• _Exercise objective_
Print the whole listing below word for word, leaving out the pictures.

• _Dataset content_
begin

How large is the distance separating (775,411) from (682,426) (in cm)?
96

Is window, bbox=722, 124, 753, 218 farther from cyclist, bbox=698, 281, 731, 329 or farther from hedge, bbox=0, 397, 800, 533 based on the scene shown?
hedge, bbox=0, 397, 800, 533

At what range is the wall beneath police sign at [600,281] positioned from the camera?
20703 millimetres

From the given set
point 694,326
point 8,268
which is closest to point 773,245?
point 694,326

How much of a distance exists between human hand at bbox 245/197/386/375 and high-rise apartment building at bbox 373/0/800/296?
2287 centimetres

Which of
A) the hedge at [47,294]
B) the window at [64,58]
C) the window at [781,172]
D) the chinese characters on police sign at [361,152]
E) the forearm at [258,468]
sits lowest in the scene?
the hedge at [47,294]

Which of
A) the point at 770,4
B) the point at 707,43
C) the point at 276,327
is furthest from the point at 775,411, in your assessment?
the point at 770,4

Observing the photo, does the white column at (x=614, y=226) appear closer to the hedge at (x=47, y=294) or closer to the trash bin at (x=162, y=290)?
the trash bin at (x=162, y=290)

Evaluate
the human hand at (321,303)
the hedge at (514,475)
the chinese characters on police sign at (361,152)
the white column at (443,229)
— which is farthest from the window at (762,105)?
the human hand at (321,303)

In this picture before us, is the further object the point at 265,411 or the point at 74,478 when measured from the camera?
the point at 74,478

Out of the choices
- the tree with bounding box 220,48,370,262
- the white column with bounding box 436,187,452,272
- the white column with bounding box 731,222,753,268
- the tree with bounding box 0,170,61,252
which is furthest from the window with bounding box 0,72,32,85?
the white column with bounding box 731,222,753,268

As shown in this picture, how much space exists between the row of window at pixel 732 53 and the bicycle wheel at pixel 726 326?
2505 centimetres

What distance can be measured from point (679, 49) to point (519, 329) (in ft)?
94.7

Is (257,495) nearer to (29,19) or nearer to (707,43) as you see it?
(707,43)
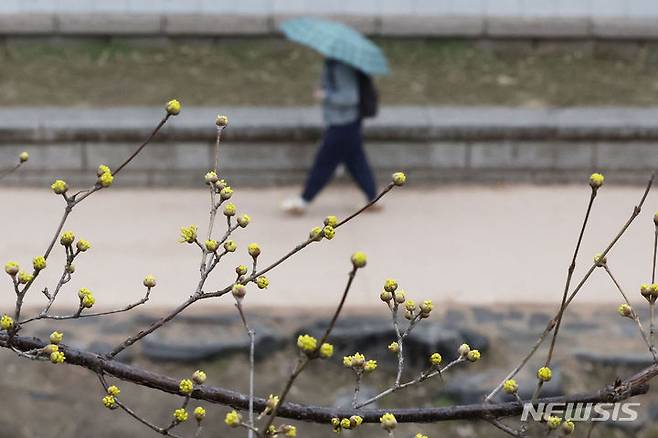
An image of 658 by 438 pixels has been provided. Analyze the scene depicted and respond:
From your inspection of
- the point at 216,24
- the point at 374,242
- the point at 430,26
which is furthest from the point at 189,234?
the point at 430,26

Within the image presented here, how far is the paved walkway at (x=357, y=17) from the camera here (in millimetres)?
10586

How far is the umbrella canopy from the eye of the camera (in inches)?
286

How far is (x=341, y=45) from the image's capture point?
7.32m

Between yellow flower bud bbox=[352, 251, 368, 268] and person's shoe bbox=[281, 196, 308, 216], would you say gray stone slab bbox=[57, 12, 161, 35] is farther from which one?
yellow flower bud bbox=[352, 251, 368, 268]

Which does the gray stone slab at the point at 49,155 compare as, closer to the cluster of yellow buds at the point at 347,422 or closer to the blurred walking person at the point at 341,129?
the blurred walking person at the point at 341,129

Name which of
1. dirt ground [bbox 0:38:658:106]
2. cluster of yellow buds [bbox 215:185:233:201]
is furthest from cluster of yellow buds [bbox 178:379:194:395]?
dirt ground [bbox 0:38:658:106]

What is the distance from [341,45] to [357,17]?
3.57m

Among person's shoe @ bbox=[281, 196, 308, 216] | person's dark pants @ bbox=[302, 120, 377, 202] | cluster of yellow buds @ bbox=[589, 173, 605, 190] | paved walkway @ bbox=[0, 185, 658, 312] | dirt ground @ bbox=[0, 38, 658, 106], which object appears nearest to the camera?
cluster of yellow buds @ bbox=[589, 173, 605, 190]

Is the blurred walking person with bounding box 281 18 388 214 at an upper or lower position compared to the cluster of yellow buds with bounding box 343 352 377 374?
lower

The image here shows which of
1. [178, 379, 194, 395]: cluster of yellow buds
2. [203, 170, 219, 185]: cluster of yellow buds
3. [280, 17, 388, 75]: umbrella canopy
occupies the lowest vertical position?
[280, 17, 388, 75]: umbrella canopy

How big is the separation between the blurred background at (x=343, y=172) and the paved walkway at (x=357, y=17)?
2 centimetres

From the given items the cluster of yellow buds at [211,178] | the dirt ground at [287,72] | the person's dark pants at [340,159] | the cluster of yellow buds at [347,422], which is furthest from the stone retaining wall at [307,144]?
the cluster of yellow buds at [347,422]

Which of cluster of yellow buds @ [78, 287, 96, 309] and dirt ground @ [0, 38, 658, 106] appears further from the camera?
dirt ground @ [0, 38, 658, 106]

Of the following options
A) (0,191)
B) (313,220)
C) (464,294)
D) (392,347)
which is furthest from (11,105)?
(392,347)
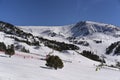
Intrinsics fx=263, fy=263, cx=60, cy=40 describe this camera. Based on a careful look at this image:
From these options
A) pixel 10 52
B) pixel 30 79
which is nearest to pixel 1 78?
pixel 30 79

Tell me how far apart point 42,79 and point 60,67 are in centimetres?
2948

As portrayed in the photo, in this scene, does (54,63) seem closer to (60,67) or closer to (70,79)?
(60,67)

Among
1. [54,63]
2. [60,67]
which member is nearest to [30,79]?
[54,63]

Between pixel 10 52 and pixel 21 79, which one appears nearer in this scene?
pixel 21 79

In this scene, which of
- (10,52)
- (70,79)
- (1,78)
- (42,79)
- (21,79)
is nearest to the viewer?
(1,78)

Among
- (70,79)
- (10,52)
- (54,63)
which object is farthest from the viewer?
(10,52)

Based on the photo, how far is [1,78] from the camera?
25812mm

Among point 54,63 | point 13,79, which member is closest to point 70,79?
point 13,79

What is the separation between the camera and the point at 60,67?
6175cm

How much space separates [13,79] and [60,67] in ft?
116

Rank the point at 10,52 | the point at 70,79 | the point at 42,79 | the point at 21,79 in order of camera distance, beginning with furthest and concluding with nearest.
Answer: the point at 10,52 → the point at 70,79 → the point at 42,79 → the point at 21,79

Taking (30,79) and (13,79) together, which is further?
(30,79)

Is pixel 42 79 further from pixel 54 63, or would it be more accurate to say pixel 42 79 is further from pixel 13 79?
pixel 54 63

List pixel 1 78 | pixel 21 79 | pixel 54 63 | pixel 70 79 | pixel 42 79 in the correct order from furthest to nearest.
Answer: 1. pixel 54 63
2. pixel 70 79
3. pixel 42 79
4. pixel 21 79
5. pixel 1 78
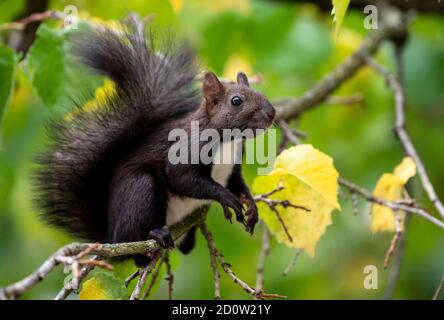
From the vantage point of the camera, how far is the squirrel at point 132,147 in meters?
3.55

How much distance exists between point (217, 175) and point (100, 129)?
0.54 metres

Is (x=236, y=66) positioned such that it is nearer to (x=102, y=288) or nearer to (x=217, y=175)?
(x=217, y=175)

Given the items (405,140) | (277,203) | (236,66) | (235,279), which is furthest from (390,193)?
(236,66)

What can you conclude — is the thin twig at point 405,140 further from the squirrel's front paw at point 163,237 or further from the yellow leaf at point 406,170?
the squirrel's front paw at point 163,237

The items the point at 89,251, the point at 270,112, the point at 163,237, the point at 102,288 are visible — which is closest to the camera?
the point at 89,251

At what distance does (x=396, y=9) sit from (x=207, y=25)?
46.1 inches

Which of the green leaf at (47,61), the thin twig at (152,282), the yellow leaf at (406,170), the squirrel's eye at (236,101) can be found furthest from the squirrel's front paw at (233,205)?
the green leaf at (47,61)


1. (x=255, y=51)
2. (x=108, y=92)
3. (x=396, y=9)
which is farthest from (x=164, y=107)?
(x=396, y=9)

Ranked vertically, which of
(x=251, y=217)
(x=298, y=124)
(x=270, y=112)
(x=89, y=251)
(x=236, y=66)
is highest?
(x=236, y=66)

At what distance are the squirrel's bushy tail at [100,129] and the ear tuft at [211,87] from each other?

end

• _Complete response_
How large is the distance separating (775,411) from (682,426) (in cm)?
96

Is window, bbox=722, 124, 753, 218 farther from cyclist, bbox=698, 281, 731, 329 or farther from hedge, bbox=0, 397, 800, 533 based on the scene shown?
hedge, bbox=0, 397, 800, 533

At what range is the wall beneath police sign at [600,281] positioned from the camera?
20703 millimetres

From the given set
point 694,326
point 8,268
which is closest to point 773,245?
point 694,326

How much of a distance exists between human hand at bbox 245/197/386/375 and high-rise apartment building at bbox 373/0/800/296?
2287 centimetres

Which of
A) the hedge at [47,294]
B) the window at [64,58]
C) the window at [781,172]
D) the chinese characters on police sign at [361,152]
E) the forearm at [258,468]
sits lowest in the scene?
the hedge at [47,294]

Which of
A) the point at 770,4
B) the point at 707,43
C) the point at 276,327
is furthest from the point at 775,411, in your assessment?
the point at 770,4

Observing the photo, does the white column at (x=614, y=226) appear closer to the hedge at (x=47, y=294) or closer to the trash bin at (x=162, y=290)?
the trash bin at (x=162, y=290)

Evaluate
the human hand at (321,303)
the hedge at (514,475)
the chinese characters on police sign at (361,152)
the white column at (443,229)
— which is farthest from the window at (762,105)?
the human hand at (321,303)

In this picture before us, is the further object the point at 265,411 or the point at 74,478 when measured from the camera?
the point at 74,478

Out of the choices
- the tree with bounding box 220,48,370,262
- the white column with bounding box 436,187,452,272
- the white column with bounding box 731,222,753,268
- the tree with bounding box 0,170,61,252
which is furthest from the window with bounding box 0,72,32,85?
the white column with bounding box 731,222,753,268

As shown in this picture, how much space exists between the row of window at pixel 732 53 and the bicycle wheel at pixel 726 326?
2505 centimetres

What distance can be measured from point (679, 49) to point (519, 329) (in ft)?
94.7

Is (257,495) nearer to (29,19) or nearer to (707,43) as you see it?
(707,43)
An image of 658 by 438 pixels has been provided. Analyze the scene depicted and respond:
From your inspection of
- the point at 216,24
- the point at 374,242
- the point at 430,26
which is furthest from the point at 189,234?
the point at 430,26

Within the image presented here, how far is the paved walkway at (x=357, y=17) from the camera here (in millimetres)?
10586

How far is the umbrella canopy from the eye of the camera (in inches)?
286

How far is (x=341, y=45) from the image's capture point?
7.32m

Between yellow flower bud bbox=[352, 251, 368, 268] and person's shoe bbox=[281, 196, 308, 216], would you say gray stone slab bbox=[57, 12, 161, 35] is farther from which one?
yellow flower bud bbox=[352, 251, 368, 268]

Which does the gray stone slab at the point at 49,155 compare as, closer to the cluster of yellow buds at the point at 347,422 or closer to the blurred walking person at the point at 341,129?
the blurred walking person at the point at 341,129

Name which of
1. dirt ground [bbox 0:38:658:106]
2. cluster of yellow buds [bbox 215:185:233:201]
is furthest from cluster of yellow buds [bbox 178:379:194:395]?
dirt ground [bbox 0:38:658:106]

What is the distance from [341,45] to [357,17]?
3.57m

Among person's shoe @ bbox=[281, 196, 308, 216] | person's dark pants @ bbox=[302, 120, 377, 202] | cluster of yellow buds @ bbox=[589, 173, 605, 190] | paved walkway @ bbox=[0, 185, 658, 312] | dirt ground @ bbox=[0, 38, 658, 106], which object appears nearest to the camera?
cluster of yellow buds @ bbox=[589, 173, 605, 190]

Is the blurred walking person with bounding box 281 18 388 214 at an upper or lower position compared to the cluster of yellow buds with bounding box 343 352 377 374?
lower

The image here shows which of
1. [178, 379, 194, 395]: cluster of yellow buds
2. [203, 170, 219, 185]: cluster of yellow buds
3. [280, 17, 388, 75]: umbrella canopy
occupies the lowest vertical position?
[280, 17, 388, 75]: umbrella canopy

How big is the separation between the blurred background at (x=343, y=172) and the paved walkway at (x=357, y=17)?
2 centimetres

From the given items the cluster of yellow buds at [211,178] | the dirt ground at [287,72] | the person's dark pants at [340,159] | the cluster of yellow buds at [347,422], which is furthest from the stone retaining wall at [307,144]?
the cluster of yellow buds at [347,422]

Which of cluster of yellow buds @ [78, 287, 96, 309] and dirt ground @ [0, 38, 658, 106] appears further from the camera?
dirt ground @ [0, 38, 658, 106]

Of the following options
A) (0,191)
B) (313,220)
C) (464,294)
D) (392,347)
which is furthest from (11,105)?
(392,347)
Intrinsics fx=263, fy=263, cx=60, cy=40 describe this camera. Based on a careful look at this image:
From these options
A) pixel 10 52
B) pixel 30 79
which is nearest to pixel 1 78?
pixel 30 79

Tell me how far apart point 42,79 and point 60,67 are in centimetres?
2948

As portrayed in the photo, in this scene, does (54,63) seem closer to (60,67) or closer to (70,79)?
(60,67)

Among
1. [54,63]
2. [60,67]
which member is nearest to [30,79]?
[54,63]

Between pixel 10 52 and pixel 21 79, which one appears nearer in this scene?
pixel 21 79

In this scene, which of
- (10,52)
- (70,79)
- (1,78)
- (42,79)
- (21,79)
is nearest to the viewer?
(1,78)

Among
- (70,79)
- (10,52)
- (54,63)
which object is farthest from the viewer?
(10,52)

Based on the photo, how far is [1,78] from the camera?
25812mm

Among point 54,63 | point 13,79, which member is closest to point 70,79?
point 13,79

What is the separation between the camera and the point at 60,67?
6175cm

How much space separates [13,79] and [60,67] in ft?
116

Rank the point at 10,52 | the point at 70,79 | the point at 42,79 | the point at 21,79 in order of camera distance, beginning with furthest and concluding with nearest.
Answer: the point at 10,52 → the point at 70,79 → the point at 42,79 → the point at 21,79

Taking (30,79) and (13,79) together, which is further?
(30,79)

Is pixel 42 79 further from pixel 54 63, or would it be more accurate to say pixel 42 79 is further from pixel 13 79?
pixel 54 63

List pixel 1 78 | pixel 21 79 | pixel 54 63 | pixel 70 79 | pixel 42 79 in the correct order from furthest to nearest.
Answer: 1. pixel 54 63
2. pixel 70 79
3. pixel 42 79
4. pixel 21 79
5. pixel 1 78
From the vantage point of the camera, how far is the squirrel at point 132,147 in meters?
3.55

How much distance exists between point (217, 175) and point (100, 129)?
0.54 metres

Is (x=236, y=66) positioned such that it is nearer to (x=102, y=288) or nearer to (x=217, y=175)?
(x=217, y=175)

Given the items (405,140) | (277,203) | (236,66) | (235,279), which is furthest from (390,193)?
(236,66)

What can you conclude — is the thin twig at point 405,140 further from the squirrel's front paw at point 163,237 or further from the yellow leaf at point 406,170?
the squirrel's front paw at point 163,237

The items the point at 89,251, the point at 270,112, the point at 163,237, the point at 102,288 are visible — which is closest to the camera?
the point at 89,251

At what distance does (x=396, y=9) sit from (x=207, y=25)?
46.1 inches

Which of the green leaf at (47,61), the thin twig at (152,282), the yellow leaf at (406,170), the squirrel's eye at (236,101) can be found furthest from the squirrel's front paw at (233,205)?
the green leaf at (47,61)


1. (x=255, y=51)
2. (x=108, y=92)
3. (x=396, y=9)
which is farthest from (x=164, y=107)?
(x=396, y=9)

Ranked vertically, which of
(x=251, y=217)
(x=298, y=124)
(x=270, y=112)
(x=89, y=251)
(x=236, y=66)
is highest?
(x=236, y=66)

At what distance are the squirrel's bushy tail at [100,129] and the ear tuft at [211,87] from each other?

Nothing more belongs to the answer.